Even one of her more staunch supporters William Kristol, editor of the conservative Weekly Standard, says such an idea is not only silly but irresponsible. “I've seen no plausible plan that would enable us to go "cold turkey" (to use her term) fast enough or dramatically enough that we could reduce the deficit to zero in a few months--which is what would be required if Congress were not to authorize an increase in the debt ceiling.”

Here is a quick review of some of the facts being ignored. For one thing, the government officially hit the federal debt limit on Monday, May 16. That forced the Treasury Department to make moves to avoid a default, like reducing government investments in two federal employee pension funds. For another thing, it is the Treasury Department that set an August 2 deadline to raise the country’s $14.3 trillion debt limit before the country risks defaulting on its debt obligations. For yet another thing still, although they don't admit it, every time Congress votes for a spending hike or a tax cut, lawmakers are agreeing to raise the debt ceiling whether they say so or not.

"Congress has already passed and the president has already signed legislation that increases spending or decreases revenues. Those decisions have already been made," said Susan Irving, director for Federal Budget issues at the Government Accountability Office. So arguing over the debt ceiling is like arguing over whether to pay the bills the country has already incurred. This is the United States. Its obligations will be paid. That is why they are called obligations.

The US Treasury Department says, “Since 1960, Congress has acted 78 separate times to permanently raise, temporarily extend, or revise the definition of the debt limit – 49 times under Republican presidents and 29 times under Democratic presidents. In the coming weeks, Congress must act to increase the debt limit. Congressional leaders in both parties have recognized that this is necessary.”

Just for the record, “Between 1980 and 1990, the debt more than tripled,” the Treasury reports. “The debt shrank briefly after the end of the Cold War, but by the end of FY2008, the gross national debt had reached $10.3 trillion, about 10 times its 1980 level.”

Remember the Ryan Budget passed by the Republican House majority? The Congressional Budget Office and House Budget Committee estimates that “the spending included in the House Republican Budget Resolution would necessitate a nearly $2 trillion increase in the debt limit by the end of FY2012. Moreover, it would require trillions of dollars in additional debt limit increases beyond that amount for the next several decades.” But these are only government estimates, not facts.

As to the Cantor walkout the morning after his boss met with the president, it would be underestimating the Speaker to believe he did not know what his Number 1 was going to do. It would be more characteristic of Boehner to believe that he said, “Eric, you can go, now.” It’s a chess move where you sacrifice a Rook to a Queen.

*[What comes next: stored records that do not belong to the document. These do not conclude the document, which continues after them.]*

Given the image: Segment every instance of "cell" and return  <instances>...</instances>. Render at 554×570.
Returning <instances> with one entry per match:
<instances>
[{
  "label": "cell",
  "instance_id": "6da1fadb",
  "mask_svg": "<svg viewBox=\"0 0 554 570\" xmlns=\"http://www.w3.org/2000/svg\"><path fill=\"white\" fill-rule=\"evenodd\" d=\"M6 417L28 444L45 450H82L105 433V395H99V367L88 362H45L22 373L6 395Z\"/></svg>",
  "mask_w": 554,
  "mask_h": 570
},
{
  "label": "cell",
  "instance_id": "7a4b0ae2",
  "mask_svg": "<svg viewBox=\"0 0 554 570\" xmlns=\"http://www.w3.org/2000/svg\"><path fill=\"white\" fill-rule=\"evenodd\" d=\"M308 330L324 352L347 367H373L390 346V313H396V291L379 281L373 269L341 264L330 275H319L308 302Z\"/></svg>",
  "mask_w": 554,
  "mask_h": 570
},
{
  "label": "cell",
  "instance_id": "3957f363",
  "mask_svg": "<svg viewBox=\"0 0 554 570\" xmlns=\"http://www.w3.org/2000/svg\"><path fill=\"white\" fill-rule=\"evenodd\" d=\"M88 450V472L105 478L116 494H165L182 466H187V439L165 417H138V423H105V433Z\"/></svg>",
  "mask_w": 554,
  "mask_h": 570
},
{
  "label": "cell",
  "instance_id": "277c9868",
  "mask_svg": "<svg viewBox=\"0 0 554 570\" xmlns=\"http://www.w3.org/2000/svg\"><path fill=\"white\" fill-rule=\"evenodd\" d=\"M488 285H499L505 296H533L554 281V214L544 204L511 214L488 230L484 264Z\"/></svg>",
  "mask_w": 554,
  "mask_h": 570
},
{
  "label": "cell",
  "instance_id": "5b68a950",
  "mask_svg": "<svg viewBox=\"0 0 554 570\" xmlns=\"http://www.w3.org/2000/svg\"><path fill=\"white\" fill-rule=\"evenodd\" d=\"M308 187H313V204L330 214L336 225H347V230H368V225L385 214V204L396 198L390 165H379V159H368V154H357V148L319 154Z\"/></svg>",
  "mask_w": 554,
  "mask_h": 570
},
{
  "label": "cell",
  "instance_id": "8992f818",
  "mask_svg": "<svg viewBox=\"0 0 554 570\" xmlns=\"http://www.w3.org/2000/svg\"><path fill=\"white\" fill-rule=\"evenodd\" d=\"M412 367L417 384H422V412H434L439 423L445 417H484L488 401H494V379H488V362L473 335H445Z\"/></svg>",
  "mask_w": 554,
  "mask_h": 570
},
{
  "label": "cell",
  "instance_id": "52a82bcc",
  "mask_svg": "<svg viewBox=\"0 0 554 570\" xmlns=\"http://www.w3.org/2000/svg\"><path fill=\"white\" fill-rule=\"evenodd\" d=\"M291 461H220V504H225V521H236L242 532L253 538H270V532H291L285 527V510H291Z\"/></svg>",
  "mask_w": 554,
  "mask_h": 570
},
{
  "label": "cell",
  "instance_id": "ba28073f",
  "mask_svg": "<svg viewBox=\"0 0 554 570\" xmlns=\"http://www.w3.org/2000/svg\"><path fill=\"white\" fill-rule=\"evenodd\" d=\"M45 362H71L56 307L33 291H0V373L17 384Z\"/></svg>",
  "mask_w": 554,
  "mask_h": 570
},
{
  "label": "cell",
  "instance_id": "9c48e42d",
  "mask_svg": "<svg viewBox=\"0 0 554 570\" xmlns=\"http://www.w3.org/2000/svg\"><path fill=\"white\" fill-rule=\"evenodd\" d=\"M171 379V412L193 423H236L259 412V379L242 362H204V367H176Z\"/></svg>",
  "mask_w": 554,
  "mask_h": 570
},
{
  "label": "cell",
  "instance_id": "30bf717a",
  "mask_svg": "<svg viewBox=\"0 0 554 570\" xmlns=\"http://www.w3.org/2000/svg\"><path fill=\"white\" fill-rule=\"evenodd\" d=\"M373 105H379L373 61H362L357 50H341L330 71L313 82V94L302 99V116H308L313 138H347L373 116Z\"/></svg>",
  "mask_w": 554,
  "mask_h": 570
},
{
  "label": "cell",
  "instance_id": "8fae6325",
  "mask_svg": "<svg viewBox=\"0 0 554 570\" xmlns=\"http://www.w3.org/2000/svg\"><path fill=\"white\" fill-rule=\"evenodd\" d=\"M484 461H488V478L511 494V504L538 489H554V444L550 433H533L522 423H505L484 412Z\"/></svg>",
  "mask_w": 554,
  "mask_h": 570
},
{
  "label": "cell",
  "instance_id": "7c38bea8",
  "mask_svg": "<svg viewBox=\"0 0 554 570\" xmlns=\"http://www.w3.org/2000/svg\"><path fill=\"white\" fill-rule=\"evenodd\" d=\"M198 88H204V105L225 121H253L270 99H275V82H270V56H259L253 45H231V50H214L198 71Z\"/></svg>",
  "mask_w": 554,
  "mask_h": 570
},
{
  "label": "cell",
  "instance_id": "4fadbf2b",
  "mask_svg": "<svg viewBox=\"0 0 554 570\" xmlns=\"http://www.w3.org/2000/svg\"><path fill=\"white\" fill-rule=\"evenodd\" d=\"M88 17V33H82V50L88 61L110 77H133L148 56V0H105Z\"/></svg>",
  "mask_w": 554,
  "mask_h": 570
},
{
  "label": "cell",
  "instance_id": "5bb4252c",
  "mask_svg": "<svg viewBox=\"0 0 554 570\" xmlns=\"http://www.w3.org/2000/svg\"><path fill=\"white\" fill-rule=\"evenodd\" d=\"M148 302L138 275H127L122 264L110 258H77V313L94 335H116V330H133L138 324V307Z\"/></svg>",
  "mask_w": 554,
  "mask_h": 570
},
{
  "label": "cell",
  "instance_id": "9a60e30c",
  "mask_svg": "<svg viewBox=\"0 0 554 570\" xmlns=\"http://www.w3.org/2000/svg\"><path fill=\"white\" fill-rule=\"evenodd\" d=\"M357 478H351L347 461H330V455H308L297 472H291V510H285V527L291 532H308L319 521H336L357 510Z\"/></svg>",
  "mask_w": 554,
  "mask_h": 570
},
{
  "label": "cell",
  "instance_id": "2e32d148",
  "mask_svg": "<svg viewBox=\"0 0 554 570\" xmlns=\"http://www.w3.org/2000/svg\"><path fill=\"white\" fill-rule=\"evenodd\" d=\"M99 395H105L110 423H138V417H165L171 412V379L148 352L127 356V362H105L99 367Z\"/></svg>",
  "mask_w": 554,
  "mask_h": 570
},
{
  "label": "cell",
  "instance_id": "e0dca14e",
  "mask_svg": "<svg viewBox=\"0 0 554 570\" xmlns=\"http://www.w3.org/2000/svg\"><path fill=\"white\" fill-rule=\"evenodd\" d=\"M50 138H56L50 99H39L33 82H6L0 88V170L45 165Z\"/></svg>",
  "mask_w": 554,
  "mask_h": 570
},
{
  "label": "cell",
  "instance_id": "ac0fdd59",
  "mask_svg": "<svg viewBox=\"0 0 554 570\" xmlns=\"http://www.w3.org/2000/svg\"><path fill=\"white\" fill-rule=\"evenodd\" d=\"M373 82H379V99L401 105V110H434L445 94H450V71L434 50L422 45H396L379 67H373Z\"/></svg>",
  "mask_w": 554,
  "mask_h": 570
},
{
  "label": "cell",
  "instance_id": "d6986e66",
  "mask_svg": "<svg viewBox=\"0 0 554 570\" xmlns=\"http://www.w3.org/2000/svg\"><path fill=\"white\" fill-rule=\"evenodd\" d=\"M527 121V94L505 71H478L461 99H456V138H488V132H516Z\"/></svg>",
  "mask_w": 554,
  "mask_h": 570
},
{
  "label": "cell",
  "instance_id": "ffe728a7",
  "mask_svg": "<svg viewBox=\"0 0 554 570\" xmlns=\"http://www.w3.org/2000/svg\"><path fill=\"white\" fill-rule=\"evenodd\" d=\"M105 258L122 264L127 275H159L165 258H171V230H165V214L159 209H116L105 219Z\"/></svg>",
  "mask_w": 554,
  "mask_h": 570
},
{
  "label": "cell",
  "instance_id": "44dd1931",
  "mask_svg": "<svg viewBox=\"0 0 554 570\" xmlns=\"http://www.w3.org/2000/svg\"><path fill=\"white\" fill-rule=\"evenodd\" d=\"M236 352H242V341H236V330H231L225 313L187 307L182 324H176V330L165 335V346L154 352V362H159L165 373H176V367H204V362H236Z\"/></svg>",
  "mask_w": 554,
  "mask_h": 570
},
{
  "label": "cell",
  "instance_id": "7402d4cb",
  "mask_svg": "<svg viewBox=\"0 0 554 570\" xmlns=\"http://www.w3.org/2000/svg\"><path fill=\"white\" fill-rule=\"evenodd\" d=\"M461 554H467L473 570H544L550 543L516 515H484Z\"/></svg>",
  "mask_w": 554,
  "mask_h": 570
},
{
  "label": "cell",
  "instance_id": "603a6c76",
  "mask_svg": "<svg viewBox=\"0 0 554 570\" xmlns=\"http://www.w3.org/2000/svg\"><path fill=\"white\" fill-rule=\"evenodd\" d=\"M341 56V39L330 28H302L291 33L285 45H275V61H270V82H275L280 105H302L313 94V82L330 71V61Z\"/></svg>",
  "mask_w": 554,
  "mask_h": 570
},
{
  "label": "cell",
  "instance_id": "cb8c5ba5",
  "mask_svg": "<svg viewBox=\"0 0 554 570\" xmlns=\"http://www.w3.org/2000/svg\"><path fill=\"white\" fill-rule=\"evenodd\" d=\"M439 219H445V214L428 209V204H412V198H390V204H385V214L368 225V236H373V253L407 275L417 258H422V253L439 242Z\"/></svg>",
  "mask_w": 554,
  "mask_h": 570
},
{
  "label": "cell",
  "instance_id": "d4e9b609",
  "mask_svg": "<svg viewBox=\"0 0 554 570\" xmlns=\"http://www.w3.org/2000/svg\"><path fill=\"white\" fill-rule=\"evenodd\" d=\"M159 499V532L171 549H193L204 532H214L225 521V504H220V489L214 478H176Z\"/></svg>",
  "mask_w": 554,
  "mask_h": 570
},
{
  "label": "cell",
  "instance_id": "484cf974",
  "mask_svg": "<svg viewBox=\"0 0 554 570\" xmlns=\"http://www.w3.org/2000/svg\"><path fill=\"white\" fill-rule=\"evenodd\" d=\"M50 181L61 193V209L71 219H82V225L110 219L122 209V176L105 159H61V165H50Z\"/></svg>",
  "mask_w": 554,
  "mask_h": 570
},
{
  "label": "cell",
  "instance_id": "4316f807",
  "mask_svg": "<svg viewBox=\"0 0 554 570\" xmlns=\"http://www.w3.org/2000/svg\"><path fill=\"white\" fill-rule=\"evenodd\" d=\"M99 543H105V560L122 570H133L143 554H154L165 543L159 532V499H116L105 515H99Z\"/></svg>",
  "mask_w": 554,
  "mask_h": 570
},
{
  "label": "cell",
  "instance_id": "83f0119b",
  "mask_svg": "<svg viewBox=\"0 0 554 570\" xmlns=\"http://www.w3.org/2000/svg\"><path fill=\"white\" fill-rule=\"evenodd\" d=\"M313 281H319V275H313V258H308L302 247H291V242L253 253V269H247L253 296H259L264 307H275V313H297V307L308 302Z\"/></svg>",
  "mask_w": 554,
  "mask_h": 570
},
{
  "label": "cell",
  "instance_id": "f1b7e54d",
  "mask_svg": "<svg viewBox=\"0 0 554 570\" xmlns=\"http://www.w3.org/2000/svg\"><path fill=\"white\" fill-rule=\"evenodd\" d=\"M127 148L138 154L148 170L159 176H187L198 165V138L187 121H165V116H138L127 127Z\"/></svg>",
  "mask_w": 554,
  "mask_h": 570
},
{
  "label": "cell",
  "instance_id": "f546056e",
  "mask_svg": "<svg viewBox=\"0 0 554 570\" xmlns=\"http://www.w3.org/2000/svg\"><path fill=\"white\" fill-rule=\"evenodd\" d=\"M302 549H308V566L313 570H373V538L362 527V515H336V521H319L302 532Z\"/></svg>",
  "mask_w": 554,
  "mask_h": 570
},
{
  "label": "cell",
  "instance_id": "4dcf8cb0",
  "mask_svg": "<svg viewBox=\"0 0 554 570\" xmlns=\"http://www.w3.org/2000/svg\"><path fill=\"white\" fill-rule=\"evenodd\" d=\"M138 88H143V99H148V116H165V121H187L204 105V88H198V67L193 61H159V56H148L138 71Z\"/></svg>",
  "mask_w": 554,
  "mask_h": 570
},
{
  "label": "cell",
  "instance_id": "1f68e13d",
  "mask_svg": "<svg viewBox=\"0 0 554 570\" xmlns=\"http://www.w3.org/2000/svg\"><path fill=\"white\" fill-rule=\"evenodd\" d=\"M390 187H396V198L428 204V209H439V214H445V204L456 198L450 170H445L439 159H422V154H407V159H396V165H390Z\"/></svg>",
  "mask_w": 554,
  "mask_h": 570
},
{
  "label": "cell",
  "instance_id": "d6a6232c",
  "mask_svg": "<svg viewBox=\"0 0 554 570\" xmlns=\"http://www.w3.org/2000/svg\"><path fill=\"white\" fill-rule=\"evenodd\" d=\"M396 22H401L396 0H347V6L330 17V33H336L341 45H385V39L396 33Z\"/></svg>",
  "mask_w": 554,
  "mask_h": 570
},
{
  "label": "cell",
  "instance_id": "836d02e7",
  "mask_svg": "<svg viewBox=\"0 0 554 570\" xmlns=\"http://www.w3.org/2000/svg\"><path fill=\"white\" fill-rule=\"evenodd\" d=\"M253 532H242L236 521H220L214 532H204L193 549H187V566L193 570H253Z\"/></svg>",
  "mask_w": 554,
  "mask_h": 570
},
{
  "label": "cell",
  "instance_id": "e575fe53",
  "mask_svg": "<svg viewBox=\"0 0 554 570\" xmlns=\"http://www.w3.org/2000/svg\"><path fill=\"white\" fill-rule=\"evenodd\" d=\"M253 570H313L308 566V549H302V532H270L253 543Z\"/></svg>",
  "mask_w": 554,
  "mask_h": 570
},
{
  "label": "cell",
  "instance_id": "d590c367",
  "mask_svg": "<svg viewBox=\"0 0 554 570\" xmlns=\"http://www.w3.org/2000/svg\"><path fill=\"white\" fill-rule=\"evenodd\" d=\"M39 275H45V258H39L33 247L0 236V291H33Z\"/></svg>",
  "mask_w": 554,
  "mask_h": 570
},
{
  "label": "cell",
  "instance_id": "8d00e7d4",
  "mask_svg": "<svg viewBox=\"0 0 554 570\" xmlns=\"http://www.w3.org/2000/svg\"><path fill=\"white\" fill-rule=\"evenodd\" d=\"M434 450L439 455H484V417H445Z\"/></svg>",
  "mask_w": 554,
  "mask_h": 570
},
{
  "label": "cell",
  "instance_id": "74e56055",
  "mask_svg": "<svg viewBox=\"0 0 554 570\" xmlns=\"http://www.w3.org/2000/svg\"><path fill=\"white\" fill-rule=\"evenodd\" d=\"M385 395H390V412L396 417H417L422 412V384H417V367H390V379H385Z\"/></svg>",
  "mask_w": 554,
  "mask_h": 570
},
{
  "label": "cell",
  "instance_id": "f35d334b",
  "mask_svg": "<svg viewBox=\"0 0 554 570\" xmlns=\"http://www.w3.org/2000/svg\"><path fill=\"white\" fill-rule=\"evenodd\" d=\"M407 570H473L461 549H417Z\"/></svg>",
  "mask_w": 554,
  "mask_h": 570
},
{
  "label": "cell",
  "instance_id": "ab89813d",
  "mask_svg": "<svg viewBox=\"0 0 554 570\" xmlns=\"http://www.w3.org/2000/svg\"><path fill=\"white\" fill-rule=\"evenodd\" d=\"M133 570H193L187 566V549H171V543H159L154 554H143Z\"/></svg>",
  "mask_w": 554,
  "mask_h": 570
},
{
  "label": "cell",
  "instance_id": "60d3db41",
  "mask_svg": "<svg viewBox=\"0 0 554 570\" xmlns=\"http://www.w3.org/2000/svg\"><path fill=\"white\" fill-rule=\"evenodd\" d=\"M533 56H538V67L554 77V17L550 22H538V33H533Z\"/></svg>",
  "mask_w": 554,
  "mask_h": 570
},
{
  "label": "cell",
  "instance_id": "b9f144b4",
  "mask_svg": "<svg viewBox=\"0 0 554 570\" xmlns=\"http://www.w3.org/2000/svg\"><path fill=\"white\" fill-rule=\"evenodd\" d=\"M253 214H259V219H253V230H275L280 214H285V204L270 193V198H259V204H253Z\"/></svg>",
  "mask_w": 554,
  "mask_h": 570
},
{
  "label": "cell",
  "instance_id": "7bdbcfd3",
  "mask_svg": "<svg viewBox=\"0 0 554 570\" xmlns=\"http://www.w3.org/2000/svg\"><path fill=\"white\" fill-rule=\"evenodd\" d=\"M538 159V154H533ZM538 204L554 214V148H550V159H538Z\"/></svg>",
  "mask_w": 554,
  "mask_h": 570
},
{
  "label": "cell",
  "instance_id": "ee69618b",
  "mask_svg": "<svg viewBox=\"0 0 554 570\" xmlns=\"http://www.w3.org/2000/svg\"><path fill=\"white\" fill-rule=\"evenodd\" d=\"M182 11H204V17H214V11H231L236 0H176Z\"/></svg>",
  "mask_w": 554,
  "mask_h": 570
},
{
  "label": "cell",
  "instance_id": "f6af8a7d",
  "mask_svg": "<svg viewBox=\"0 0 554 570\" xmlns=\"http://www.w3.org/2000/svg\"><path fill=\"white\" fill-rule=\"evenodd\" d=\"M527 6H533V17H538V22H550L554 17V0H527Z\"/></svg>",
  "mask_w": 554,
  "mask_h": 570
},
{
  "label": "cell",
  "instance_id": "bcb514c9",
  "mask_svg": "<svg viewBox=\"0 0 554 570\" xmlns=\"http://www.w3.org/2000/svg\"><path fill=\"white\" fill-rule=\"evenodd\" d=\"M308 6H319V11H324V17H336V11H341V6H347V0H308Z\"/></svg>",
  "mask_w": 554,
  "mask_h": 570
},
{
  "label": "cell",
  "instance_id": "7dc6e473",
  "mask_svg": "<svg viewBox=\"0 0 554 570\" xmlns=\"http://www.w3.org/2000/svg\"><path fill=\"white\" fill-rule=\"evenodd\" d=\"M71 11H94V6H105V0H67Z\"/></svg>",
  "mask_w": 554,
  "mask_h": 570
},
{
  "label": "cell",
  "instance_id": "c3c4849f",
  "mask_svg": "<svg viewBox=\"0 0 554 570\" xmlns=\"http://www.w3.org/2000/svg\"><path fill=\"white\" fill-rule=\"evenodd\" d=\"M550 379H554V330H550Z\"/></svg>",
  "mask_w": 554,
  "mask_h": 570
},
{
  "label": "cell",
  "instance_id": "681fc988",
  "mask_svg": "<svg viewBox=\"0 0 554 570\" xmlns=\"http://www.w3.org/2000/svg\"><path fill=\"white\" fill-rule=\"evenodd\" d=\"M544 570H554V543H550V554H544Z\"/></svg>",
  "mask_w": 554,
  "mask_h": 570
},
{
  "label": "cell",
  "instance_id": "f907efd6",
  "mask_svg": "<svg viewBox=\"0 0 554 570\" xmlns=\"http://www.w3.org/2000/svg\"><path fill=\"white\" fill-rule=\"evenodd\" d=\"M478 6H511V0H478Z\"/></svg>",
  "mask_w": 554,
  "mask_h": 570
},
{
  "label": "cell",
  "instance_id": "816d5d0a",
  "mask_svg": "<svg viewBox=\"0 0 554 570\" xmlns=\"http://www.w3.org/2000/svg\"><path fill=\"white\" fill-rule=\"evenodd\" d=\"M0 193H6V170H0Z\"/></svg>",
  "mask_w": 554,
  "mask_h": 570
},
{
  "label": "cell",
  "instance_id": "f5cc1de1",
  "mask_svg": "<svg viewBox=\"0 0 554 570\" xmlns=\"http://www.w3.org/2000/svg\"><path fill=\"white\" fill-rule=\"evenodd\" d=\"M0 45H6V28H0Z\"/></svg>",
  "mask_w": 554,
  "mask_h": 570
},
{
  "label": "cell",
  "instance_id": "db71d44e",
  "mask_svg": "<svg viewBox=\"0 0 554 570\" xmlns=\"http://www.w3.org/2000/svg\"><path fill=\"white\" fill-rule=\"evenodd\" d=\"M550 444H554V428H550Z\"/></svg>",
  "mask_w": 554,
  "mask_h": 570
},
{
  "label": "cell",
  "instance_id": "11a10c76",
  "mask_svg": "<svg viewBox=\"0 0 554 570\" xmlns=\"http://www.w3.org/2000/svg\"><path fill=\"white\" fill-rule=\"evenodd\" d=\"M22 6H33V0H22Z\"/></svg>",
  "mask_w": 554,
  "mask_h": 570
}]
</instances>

"In the Bush years the Republicans said that tax cuts will produce jobs. They didn't. They produced a deficit," House Minority Leader Nancy Pelosi (D-CA) said. "Leader Cantor can't handle the truth when it comes to these tax subsidies for big oil, for corporations sending jobs overseas, for giving tax breaks to the wealthiest people in our country while they're asking seniors to pay more for less, as they abolish Medicare," Pelosi said.

Congress and the Treasury seem to have a problem with the concept of a deadline. Showmanship seems to be paramount for the GOP. But it is the absence of any sense of urgency that gives the deadline gambit away. The Biden talks may be “in abeyance” after the Republicans pulled out, but Boehner's office says he's leaving town for an 11-day House recess, swaggering all the way to the golf course.